The entire meal came together in less than twenty minutes, including prep. Only one pan to clean up after
But most important was the taste. I pulled a slice of out of the pan and popped it in my mouth, and no mush. Almost a crunch on the outside, and it really HAD picked up the flavors from everything around it (like everyone says)

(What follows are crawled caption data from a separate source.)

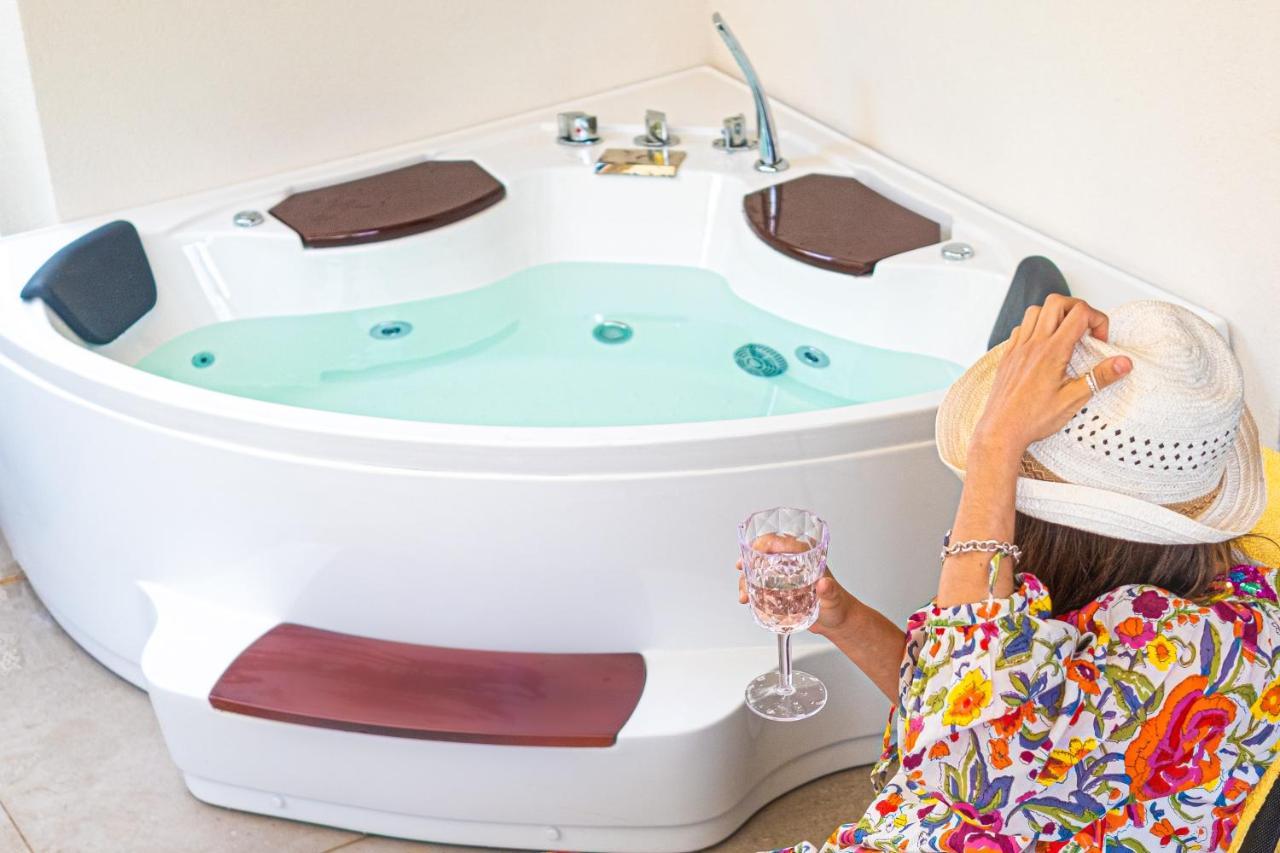 King Room Spa Bath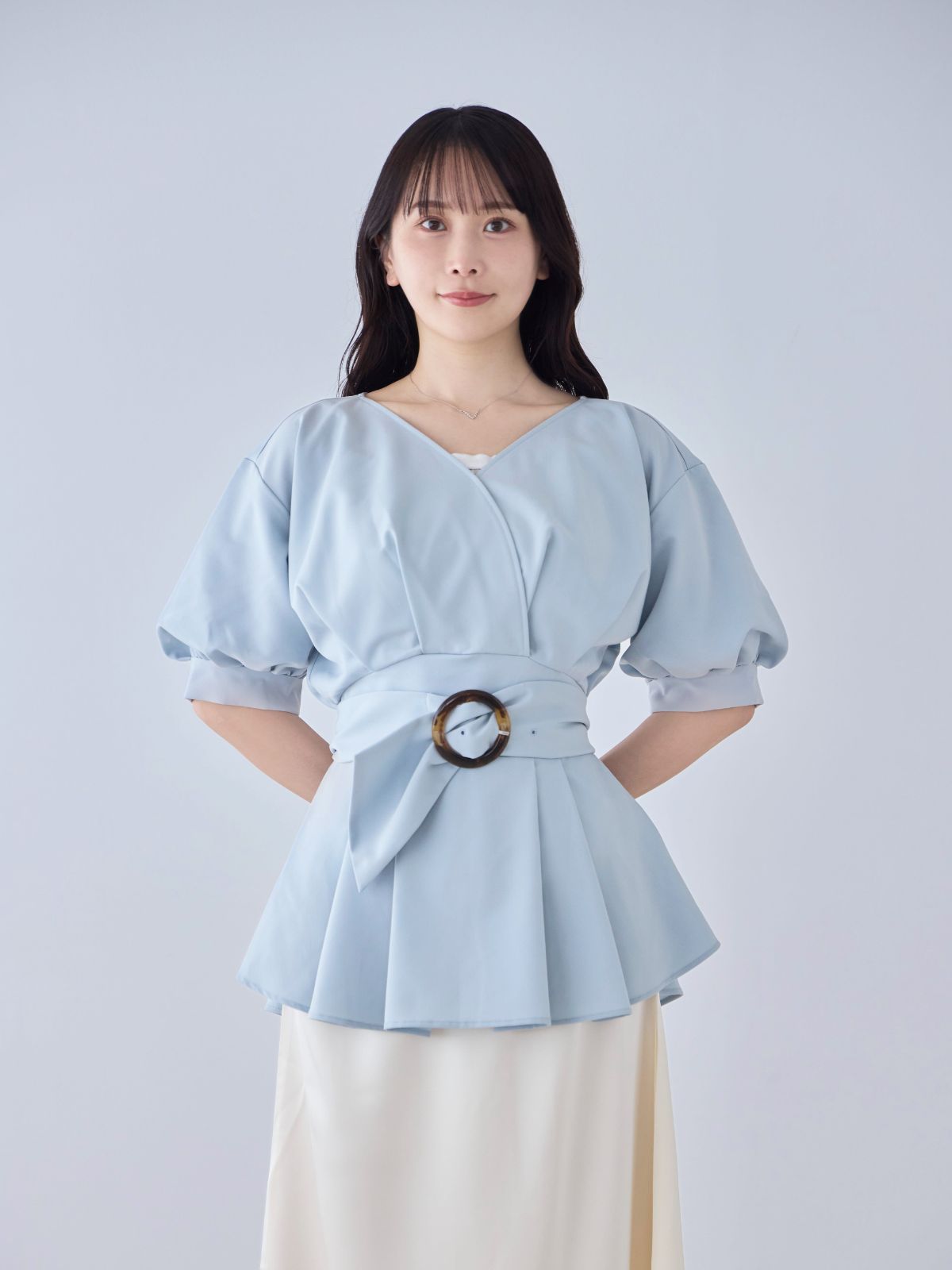 [6/5 22:00発売]ウエストベルト付きカシュクールブラウス 25SS：ライトブルー[102サイズ対応]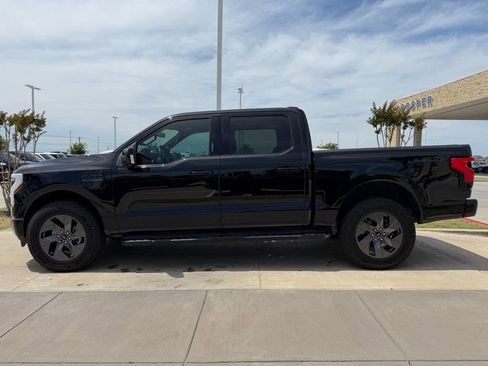 Used 2023 Ford F150 Lightning Lariat w/ Max Trailer Tow Package AWD/4WD image 12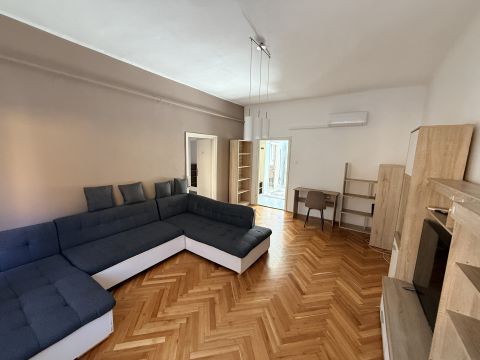 Kiadó Lakás 7621 Pécs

We chatted while he ate it for lunch, pausing mid-thought to say, “This is fantastic. Seriously, you're going to write about it, yes?”
You bet I am!
If you've been on the tofu fence, take the plunge. It really can be good
Believe me; we'll be having it again very soon
~ Adapted from 101Cookbooks
Caramelized Tofu with Brussels Sprouts
- 10 oz extra-firm tofu, cut into thin 1" strips
- 1 pinch salt
- 1 Tbsp olive oil
- 2 heads roasted garlic
- 1 tsp minced ginger
- ⅓ cup walnuts, toasted and chopped
- 3 Tbsp natural sugar (Sugar in the Raw or Turbinado)
- ½ tsp molasses
- ¼ cup cilantro, loosely chopped
- ½ lb brussels sprouts, washed and cut into ⅛" wide ribbons
- Cook the tofu strips in a large hot skillet with a bit of salt and a Tbsp of olive oil. Saute until slightly golden (4 or 5 minutes).
- Add the garlic and walnuts, and cook for another minute. Stir in sugar and molasses.
- Cook for another couple of minutes until fragrant. Remove from heat and stir in cilantro.
- Scrape the tofu out onto a plate and set aside while you cook the brussels sprouts.
- In the same pan add a ½ Tbsp of olive oil, another pinch of salt
- When the pan is hot stir in the shredded brussels sprouts. Cook for 2 - 3 minutes, stirring a couple of times (but not too often) until some are starting to brown and the rest still bright and green.
- Serve the tofu strips on to of the brussels sprouts and enjoy!